According to a breaking report from the UK Guardian, Barack Obama’s National Security Agency has been collecting phone records of millions of domestic customers of Verizon under a court order obtained in April. The order requires Verizon to turn over phone records on an “ongoing, daily basis” to the NSA, both within the US and between the US and international sources.
Update: The Electronic Frontier Foundation, which has long accused the government of this type of surveillance, says this action is being undertaken under a section of the Patriot Act, but is a clear overstep of the law’s requirement that it be targeted at individuals under some sort of suspicion in specific investigations:
“This confirms what we had long suspected,” says Cindy Cohn, an attorney at the Electronic Frontier Foundation (EFF), a civil liberties organization that has long accused the government of operating a secret dragnet surveillance program. “We’ve been suing over this since 2006.”

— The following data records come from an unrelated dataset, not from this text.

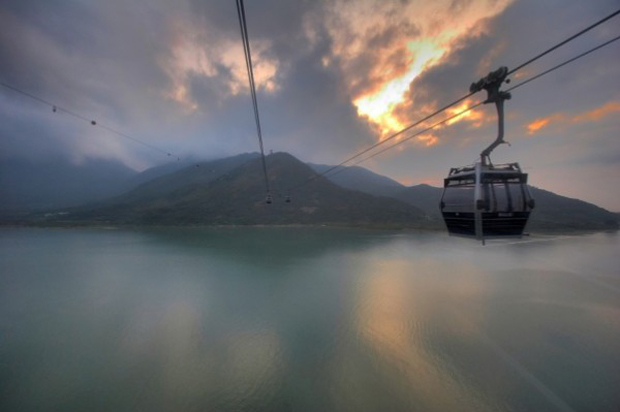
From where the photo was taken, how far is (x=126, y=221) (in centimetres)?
13812

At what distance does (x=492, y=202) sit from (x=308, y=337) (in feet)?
69.7

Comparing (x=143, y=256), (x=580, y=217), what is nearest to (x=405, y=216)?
(x=580, y=217)

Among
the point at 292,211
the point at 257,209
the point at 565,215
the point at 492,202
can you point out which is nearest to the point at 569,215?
the point at 565,215

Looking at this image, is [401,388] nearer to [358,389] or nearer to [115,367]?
[358,389]

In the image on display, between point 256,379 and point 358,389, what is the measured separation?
6916 millimetres

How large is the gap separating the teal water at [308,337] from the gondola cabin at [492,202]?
14.6 meters

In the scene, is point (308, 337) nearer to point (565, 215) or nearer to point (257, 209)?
point (257, 209)

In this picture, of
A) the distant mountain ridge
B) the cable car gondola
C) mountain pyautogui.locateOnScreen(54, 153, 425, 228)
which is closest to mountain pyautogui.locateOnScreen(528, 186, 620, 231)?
the distant mountain ridge

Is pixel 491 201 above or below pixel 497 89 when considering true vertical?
below

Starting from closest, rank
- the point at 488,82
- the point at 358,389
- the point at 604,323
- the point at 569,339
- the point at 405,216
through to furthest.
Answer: the point at 488,82 → the point at 358,389 → the point at 569,339 → the point at 604,323 → the point at 405,216

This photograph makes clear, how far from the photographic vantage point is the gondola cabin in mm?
6445

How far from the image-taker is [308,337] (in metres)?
23.4

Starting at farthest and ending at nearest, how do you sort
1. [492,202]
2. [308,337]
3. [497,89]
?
[308,337] → [492,202] → [497,89]

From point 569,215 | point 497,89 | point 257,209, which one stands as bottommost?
point 569,215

The order is based on Section 215 of the Patriot Act, which allows law enforcement to obtain a wide variety of “business records,” including calling records. EFF has long criticized Section 215, which sets a threshold for obtaining records much lower than the “probable cause” standard required to get a search warrant.
But Cohn argues that the kind of dragnet surveillance suggested by the Verizon order exceeds even the authority granted by the Patriot Act. “Section 215 is written as if they’re going after individual people based on individual investigations,” she says. In contrast, the order leaked to the Guardian affects “millions and millions of innocent people. There’s no way all of our calling records are relevant to a terrorism investigation.”

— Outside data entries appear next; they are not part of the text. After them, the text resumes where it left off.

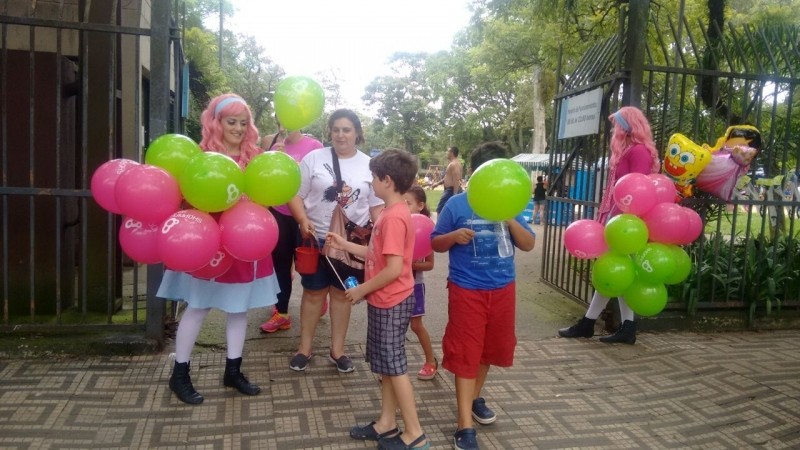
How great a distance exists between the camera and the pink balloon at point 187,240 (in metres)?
2.88

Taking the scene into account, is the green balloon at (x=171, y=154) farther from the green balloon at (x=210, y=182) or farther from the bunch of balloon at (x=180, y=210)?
the green balloon at (x=210, y=182)

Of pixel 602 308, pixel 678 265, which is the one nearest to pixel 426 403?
pixel 602 308

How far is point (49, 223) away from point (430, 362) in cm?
304

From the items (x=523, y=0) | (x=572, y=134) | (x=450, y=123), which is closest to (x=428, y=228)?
(x=572, y=134)

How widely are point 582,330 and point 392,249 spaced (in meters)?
2.63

“I don’t think Congress thought it was authorizing dragnet surveillance” when it passed the Patriot Act, Cohn says. “I don’t think Americans think that’s OK. I would be shocked if the majority of congressmen thought it’s okay.”

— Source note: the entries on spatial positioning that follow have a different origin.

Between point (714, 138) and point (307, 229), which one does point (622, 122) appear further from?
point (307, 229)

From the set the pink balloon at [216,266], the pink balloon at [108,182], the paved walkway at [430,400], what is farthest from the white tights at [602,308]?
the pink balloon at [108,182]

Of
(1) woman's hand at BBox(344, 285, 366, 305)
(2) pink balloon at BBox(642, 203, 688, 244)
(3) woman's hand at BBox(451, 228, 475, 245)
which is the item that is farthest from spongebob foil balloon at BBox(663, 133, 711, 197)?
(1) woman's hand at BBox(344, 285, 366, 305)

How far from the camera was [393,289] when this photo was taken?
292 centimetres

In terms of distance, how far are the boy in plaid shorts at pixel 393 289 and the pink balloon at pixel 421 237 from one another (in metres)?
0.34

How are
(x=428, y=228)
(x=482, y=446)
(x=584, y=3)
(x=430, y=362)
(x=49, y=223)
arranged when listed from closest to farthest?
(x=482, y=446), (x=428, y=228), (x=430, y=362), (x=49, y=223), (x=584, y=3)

Update: Obligatory flashback with soaring, beautifully worded hypocrisy.
Update: The other obligatory flashback to USA Today‘s reporting on what was presumably the same program, under the Bush administration, in 2006. This is separate from the warrantless wiretapping story, which got much more press. Greenwald’s court order is the first documentation of the practice continuing under Obama, despite the fact he was elected on promises to do pretty much the opposite:
The National Security Agency has been secretly collecting the phone call records of tens of millions of Americans, using data provided by AT&T, Verizon and BellSouth, people with direct knowledge of the arrangement told USA TODAY.
The NSA program reaches into homes and businesses across the nation by amassing information about the calls of ordinary Americans — most of whom aren’t suspected of any crime. This program does not involve the NSA listening to or recording conversations. But the spy agency is using the data to analyze calling patterns in an effort to detect terrorist activity, sources said in separate interviews.
“It’s the largest database ever assembled in the world,” said one person, who, like the others who agreed to talk about the NSA’s activities, declined to be identified by name or affiliation. The agency’s goal is “to create a database of every call ever made” within the nation’s borders, this person added.
For the customers of these companies, it means that the government has detailed records of calls they made — across town or across the country — to family members, co-workers, business contacts and others.